The S&P 500 is trading 4.3 percent above its 50-day moving average (about 1 standard deviation), and technician Chris Verrone of www.strategasrp.com believes the trend will continue. His Monday morning note to clients includes data demonstrating the S&P 500 trends to rise EVEN AFTER running above trend. In 901 observations since 1983, stocks have rallied by an average 0.8 percent over the subsequent 20 days, and 10.9 percent over 250 days.
So momentum begets momentum.
As to the question, "HOW LONG can stocks rally?" Strategist Paul Hickey of www.bespokeinvest.com effectively tells us "A lot longer." He notes the current rally has lasted 519 days without correcting more than 10 percent. This may sound like a long time, but in fact it's significantly less than rallies in the 90s and mid-2000s. They lasted 2-3 times longer.
We like rising markets, we like out performance even more. Blog readers will recall we highlighted health care as the sector with the highest returns this year on October 17, and retail as the #1 group for earnings growth from a year earlier on September 27. Today, Chris makes the case for embracing cyclicals and small caps, two groups further out on the risk spectrum which have been outperforming since May.
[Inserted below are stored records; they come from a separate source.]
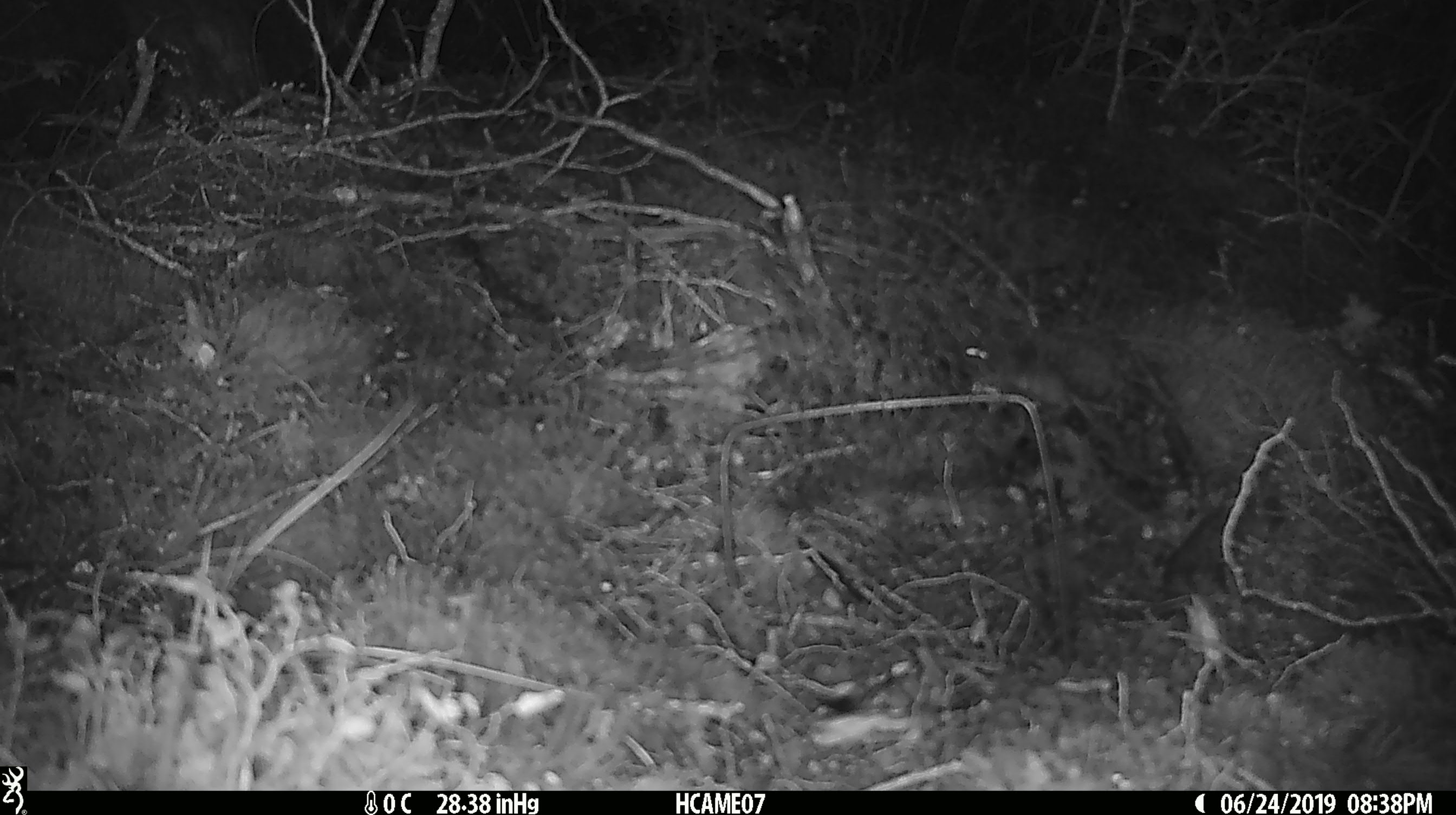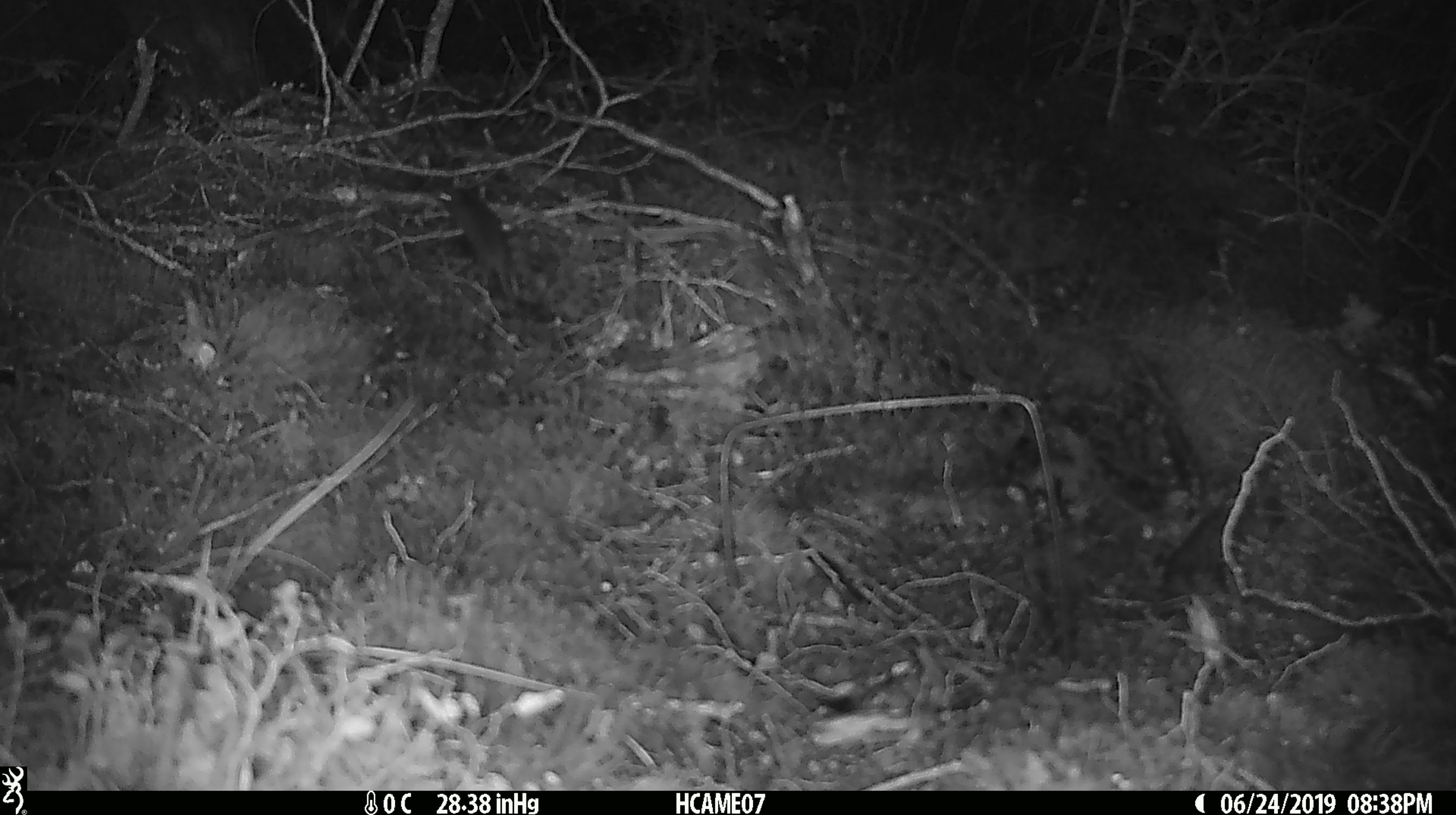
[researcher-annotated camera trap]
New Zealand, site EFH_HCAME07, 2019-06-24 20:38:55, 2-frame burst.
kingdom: Animalia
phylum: Chordata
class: Mammalia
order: Rodentia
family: Muridae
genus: Mus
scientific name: Mus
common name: mouse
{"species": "mouse (Mus)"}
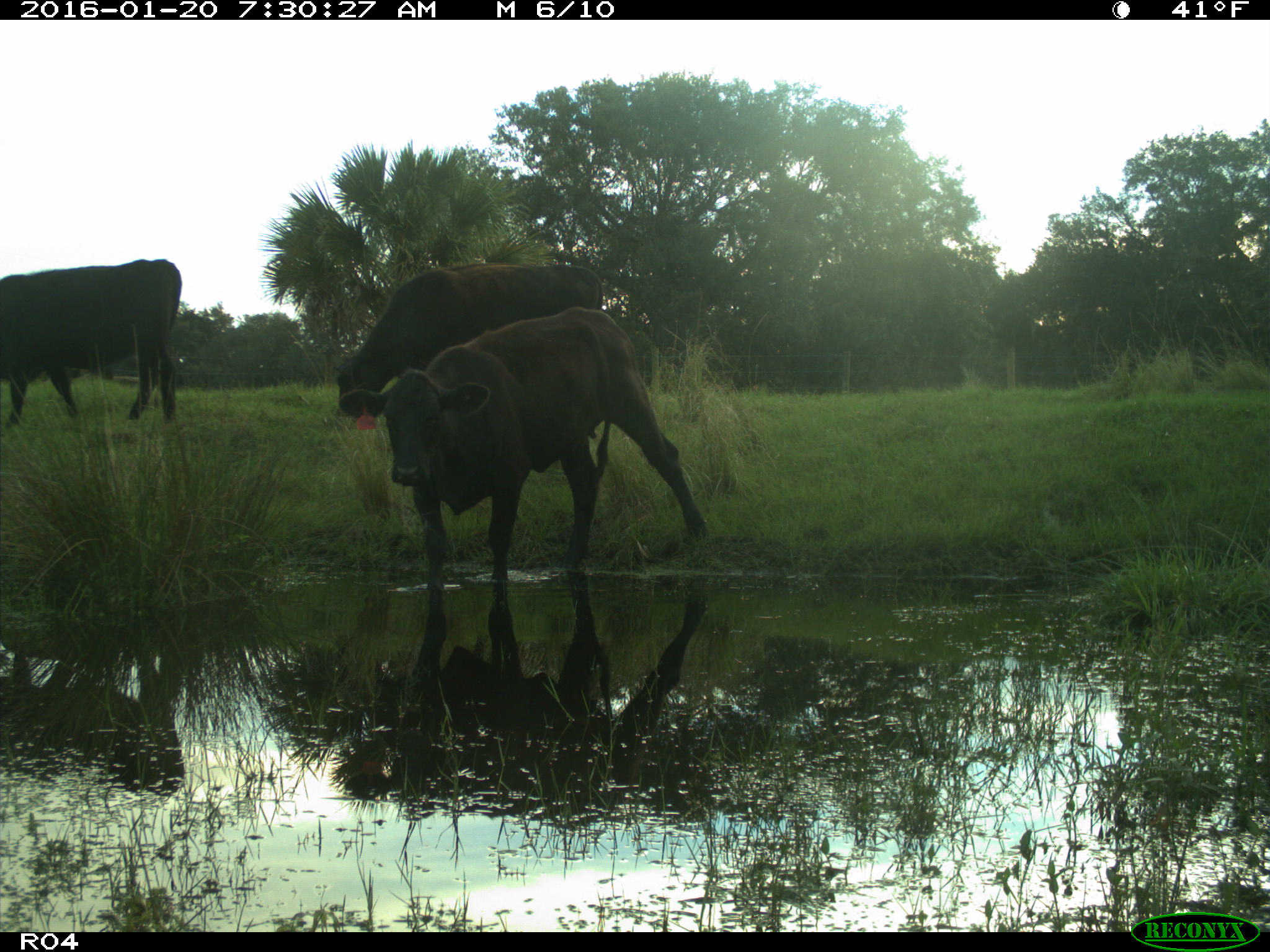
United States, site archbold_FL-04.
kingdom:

He tells clients today these are the groups which will likely rally the most. We include charts of each relative to the S&P 500 Index in order to prove his point.
Finally, we note this morning's stronger-than-expected industrial production (0.6 percent vs. 0.4 percent estimated) and capacity utilization (78.3 percent vs 78.0 percent estimated). They provide two more sign posts of Goldilocks growth: "Just enough" without scaring the Fed. This trend is your friend.